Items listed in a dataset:
== Segment start ==

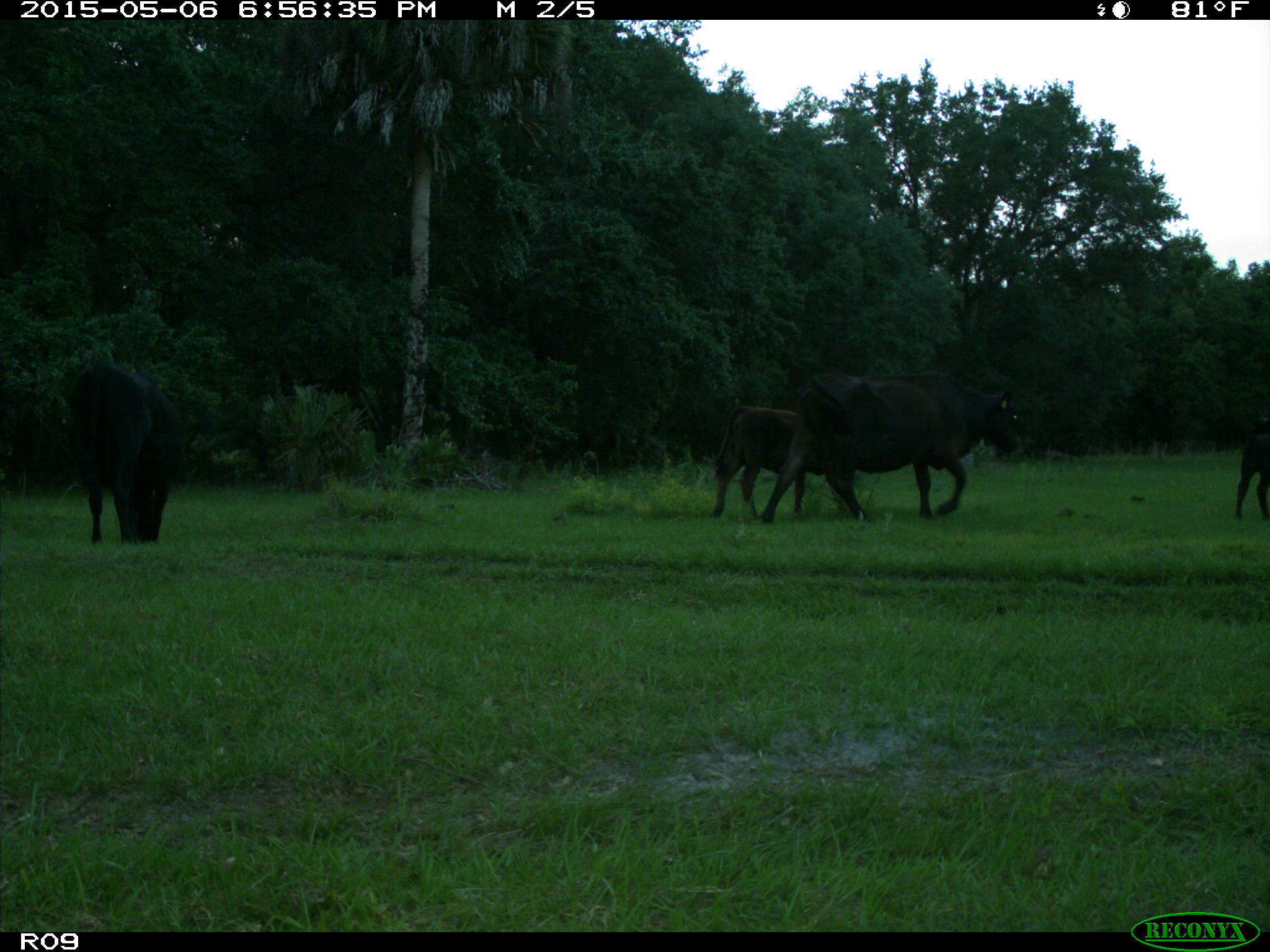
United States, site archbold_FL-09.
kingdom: Animalia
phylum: Chordata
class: Mammalia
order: Artiodactyla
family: Bovidae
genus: Bos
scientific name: Bos taurus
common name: domestic cow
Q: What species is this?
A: Bos taurus (domestic cow).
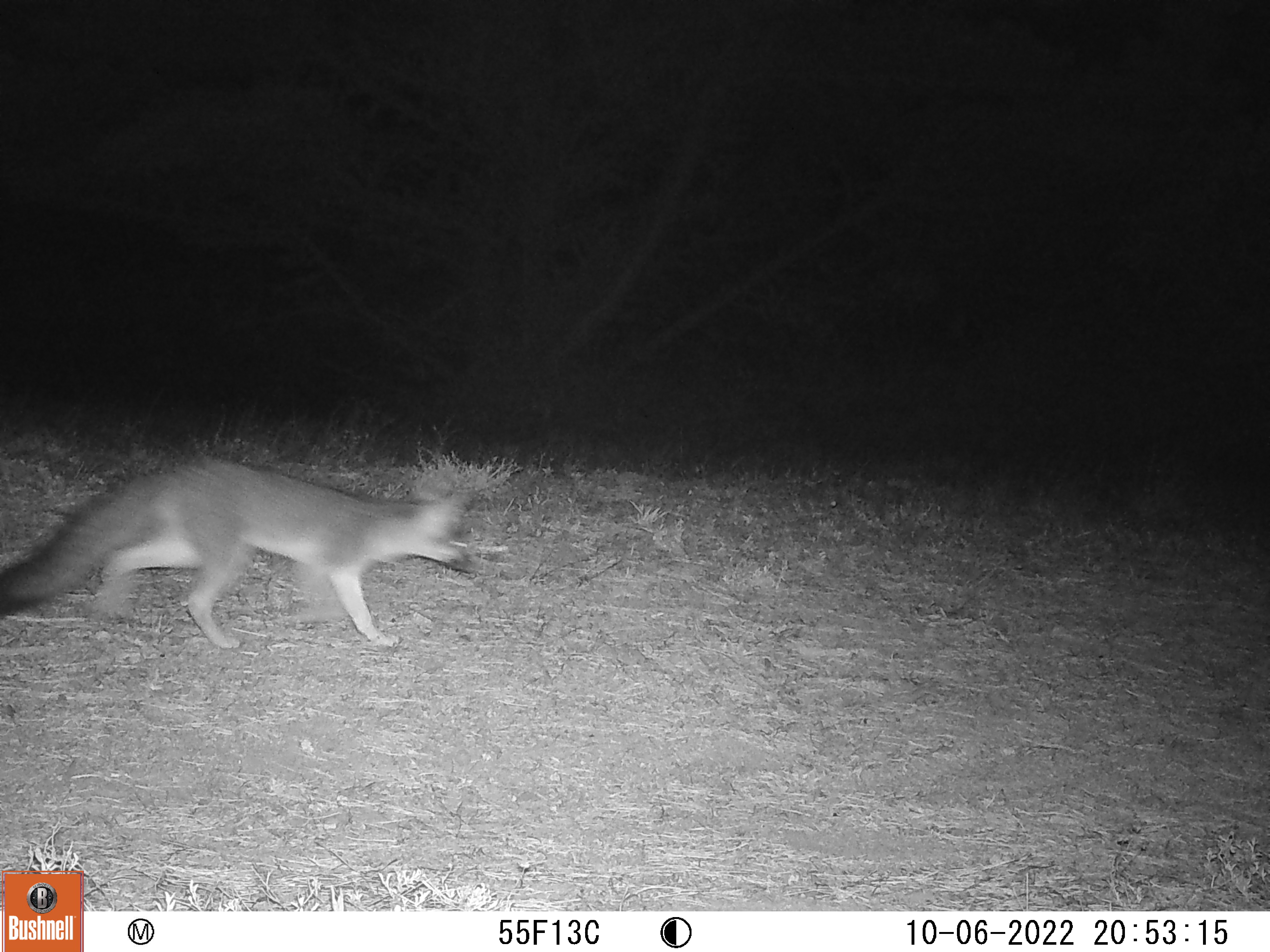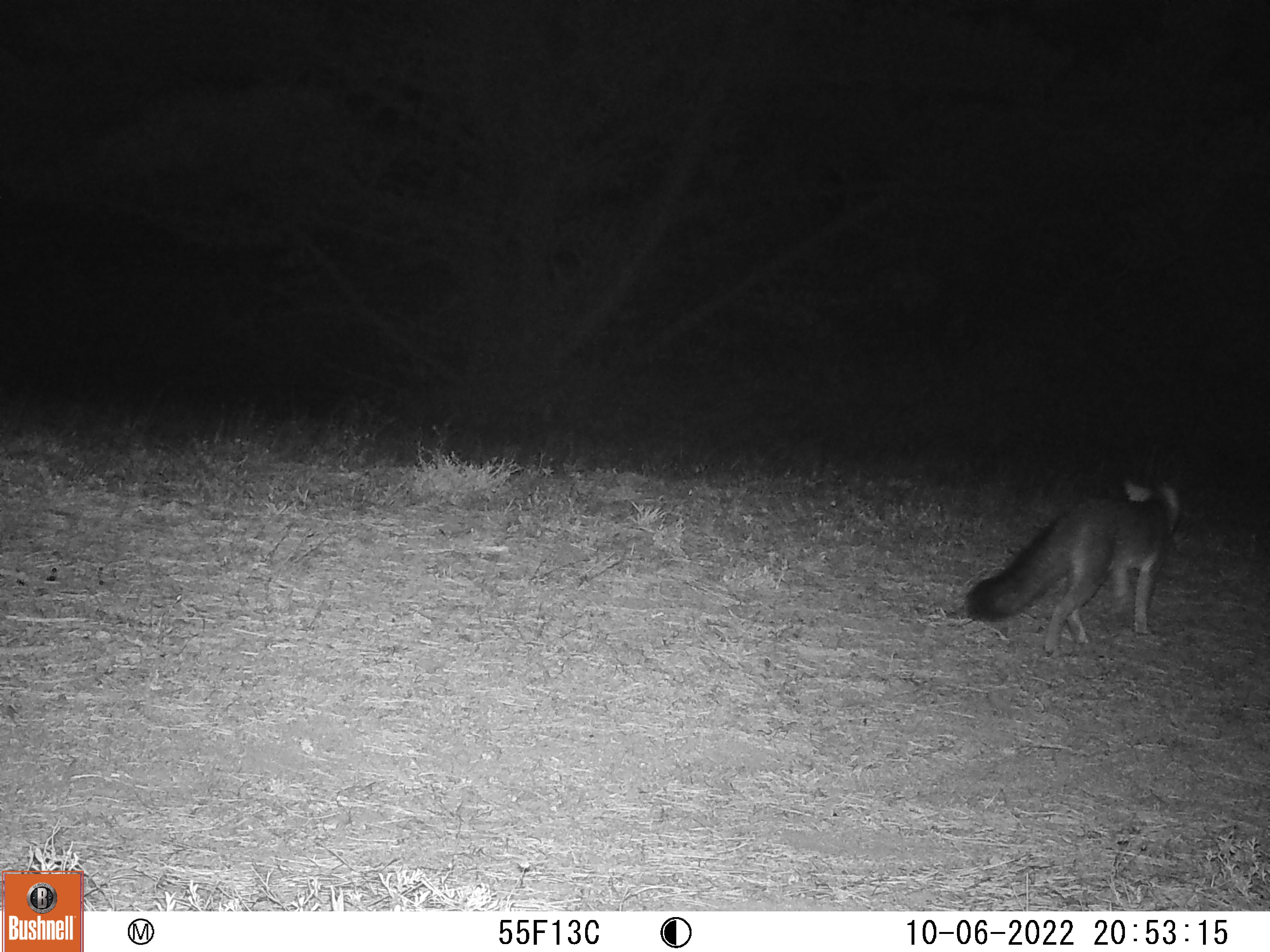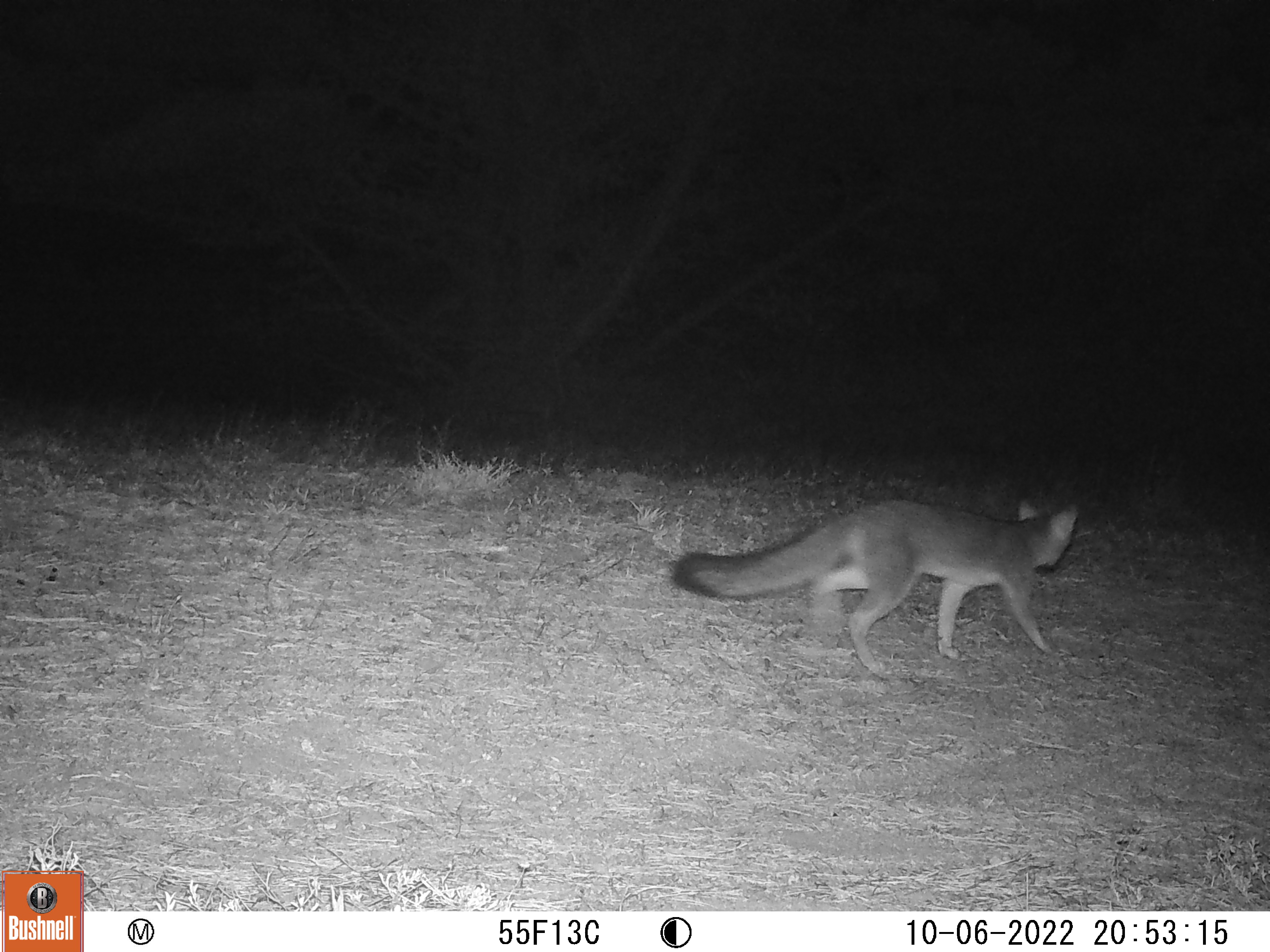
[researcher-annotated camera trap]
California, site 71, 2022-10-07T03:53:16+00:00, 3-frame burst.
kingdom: Animalia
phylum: Chordata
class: Mammalia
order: Carnivora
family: Canidae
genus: Urocyon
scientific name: Urocyon cinereoargenteus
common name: gray fox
Gray fox (Urocyon cinereoargenteus).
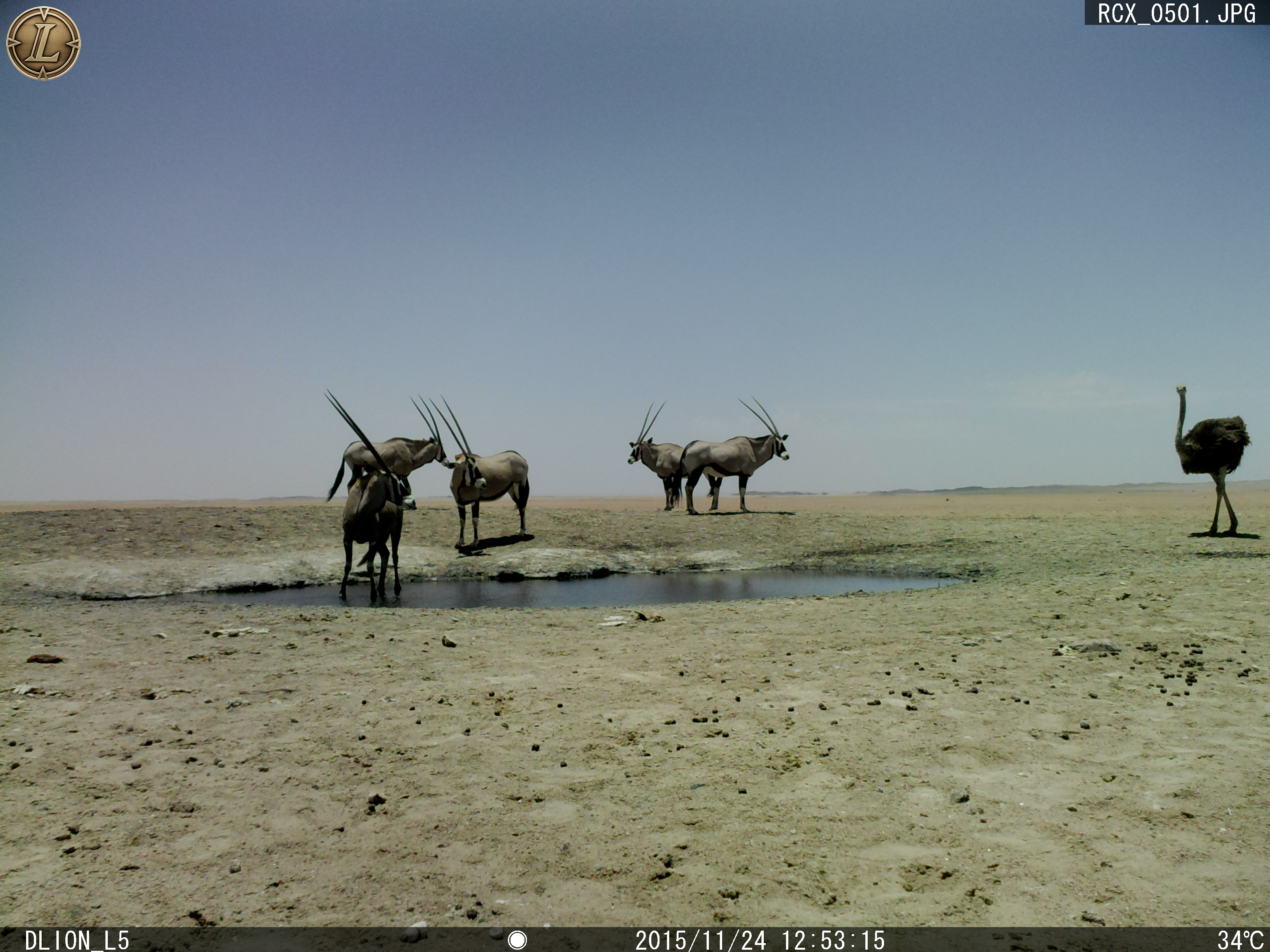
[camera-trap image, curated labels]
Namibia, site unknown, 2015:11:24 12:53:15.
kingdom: Animalia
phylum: Chordata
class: Mammalia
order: Artiodactyla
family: Bovidae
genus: Oryx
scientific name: Oryx gazella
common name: gemsbok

== Segment end ==

*About this task*:
What is wanted is a word-for-word restatement of the entries, without their images.

*Output below*:
United States, site archbold_FL-09.
kingdom: Animalia
phylum: Chordata
class: Mammalia
order: Artiodactyla
family: Bovidae
genus: Bos
scientific name: Bos taurus
common name: domestic cow
Q: What species is this?
A: Bos taurus (domestic cow).
[researcher-annotated camera trap]
California, site 71, 2022-10-07T03:53:16+00:00, 3-frame burst.
kingdom: Animalia
phylum: Chordata
class: Mammalia
order: Carnivora
family: Canidae
genus: Urocyon
scientific name: Urocyon cinereoargenteus
common name: gray fox
Gray fox (Urocyon cinereoargenteus).
[camera-trap image, curated labels]
Namibia, site unknown, 2015:11:24 12:53:15.
kingdom: Animalia
phylum: Chordata
class: Mammalia
order: Artiodactyla
family: Bovidae
genus: Oryx
scientific name: Oryx gazella
common name: gemsbok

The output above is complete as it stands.